Activity: Repeat all of the material exactly, with no line missing.
Recorded data Start Marker
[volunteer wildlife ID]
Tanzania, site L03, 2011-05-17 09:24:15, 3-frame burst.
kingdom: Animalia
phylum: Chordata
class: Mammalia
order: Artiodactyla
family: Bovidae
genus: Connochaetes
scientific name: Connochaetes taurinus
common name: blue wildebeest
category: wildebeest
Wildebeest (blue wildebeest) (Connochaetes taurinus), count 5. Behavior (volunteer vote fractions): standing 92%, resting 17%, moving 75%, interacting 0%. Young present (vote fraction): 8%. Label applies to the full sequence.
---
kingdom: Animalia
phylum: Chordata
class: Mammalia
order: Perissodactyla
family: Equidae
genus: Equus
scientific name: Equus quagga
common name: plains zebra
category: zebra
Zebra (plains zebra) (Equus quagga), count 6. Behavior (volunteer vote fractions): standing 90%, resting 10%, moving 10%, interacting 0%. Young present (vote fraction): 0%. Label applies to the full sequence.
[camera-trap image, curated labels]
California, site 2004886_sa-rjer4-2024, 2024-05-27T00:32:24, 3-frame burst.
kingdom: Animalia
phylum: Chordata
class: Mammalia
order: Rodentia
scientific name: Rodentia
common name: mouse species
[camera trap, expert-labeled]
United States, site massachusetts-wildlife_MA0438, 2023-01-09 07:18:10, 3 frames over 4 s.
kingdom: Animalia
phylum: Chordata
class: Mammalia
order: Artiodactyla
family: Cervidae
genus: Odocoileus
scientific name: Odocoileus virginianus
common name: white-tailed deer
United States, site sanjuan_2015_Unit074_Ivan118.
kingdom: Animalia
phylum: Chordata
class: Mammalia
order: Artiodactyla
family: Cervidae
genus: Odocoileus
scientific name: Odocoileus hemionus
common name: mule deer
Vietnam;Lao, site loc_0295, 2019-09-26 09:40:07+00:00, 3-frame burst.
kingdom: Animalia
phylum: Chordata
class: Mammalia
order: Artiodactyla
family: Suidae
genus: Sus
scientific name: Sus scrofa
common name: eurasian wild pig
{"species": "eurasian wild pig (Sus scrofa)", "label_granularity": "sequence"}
Recorded data End Marker
Solution below:
[volunteer wildlife ID]
Tanzania, site L03, 2011-05-17 09:24:15, 3-frame burst.
kingdom: Animalia
phylum: Chordata
class: Mammalia
order: Artiodactyla
family: Bovidae
genus: Connochaetes
scientific name: Connochaetes taurinus
common name: blue wildebeest
category: wildebeest
Wildebeest (blue wildebeest) (Connochaetes taurinus), count 5. Behavior (volunteer vote fractions): standing 92%, resting 17%, moving 75%, interacting 0%. Young present (vote fraction): 8%. Label applies to the full sequence.
---
kingdom: Animalia
phylum: Chordata
class: Mammalia
order: Perissodactyla
family: Equidae
genus: Equus
scientific name: Equus quagga
common name: plains zebra
category: zebra
Zebra (plains zebra) (Equus quagga), count 6. Behavior (volunteer vote fractions): standing 90%, resting 10%, moving 10%, interacting 0%. Young present (vote fraction): 0%. Label applies to the full sequence.
[camera-trap image, curated labels]
California, site 2004886_sa-rjer4-2024, 2024-05-27T00:32:24, 3-frame burst.
kingdom: Animalia
phylum: Chordata
class: Mammalia
order: Rodentia
scientific name: Rodentia
common name: mouse species
[camera trap, expert-labeled]
United States, site massachusetts-wildlife_MA0438, 2023-01-09 07:18:10, 3 frames over 4 s.
kingdom: Animalia
phylum: Chordata
class: Mammalia
order: Artiodactyla
family: Cervidae
genus: Odocoileus
scientific name: Odocoileus virginianus
common name: white-tailed deer
United States, site sanjuan_2015_Unit074_Ivan118.
kingdom: Animalia
phylum: Chordata
class: Mammalia
order: Artiodactyla
family: Cervidae
genus: Odocoileus
scientific name: Odocoileus hemionus
common name: mule deer
Vietnam;Lao, site loc_0295, 2019-09-26 09:40:07+00:00, 3-frame burst.
kingdom: Animalia
phylum: Chordata
class: Mammalia
order: Artiodactyla
family: Suidae
genus: Sus
scientific name: Sus scrofa
common name: eurasian wild pig
{"species": "eurasian wild pig (Sus scrofa)", "label_granularity": "sequence"}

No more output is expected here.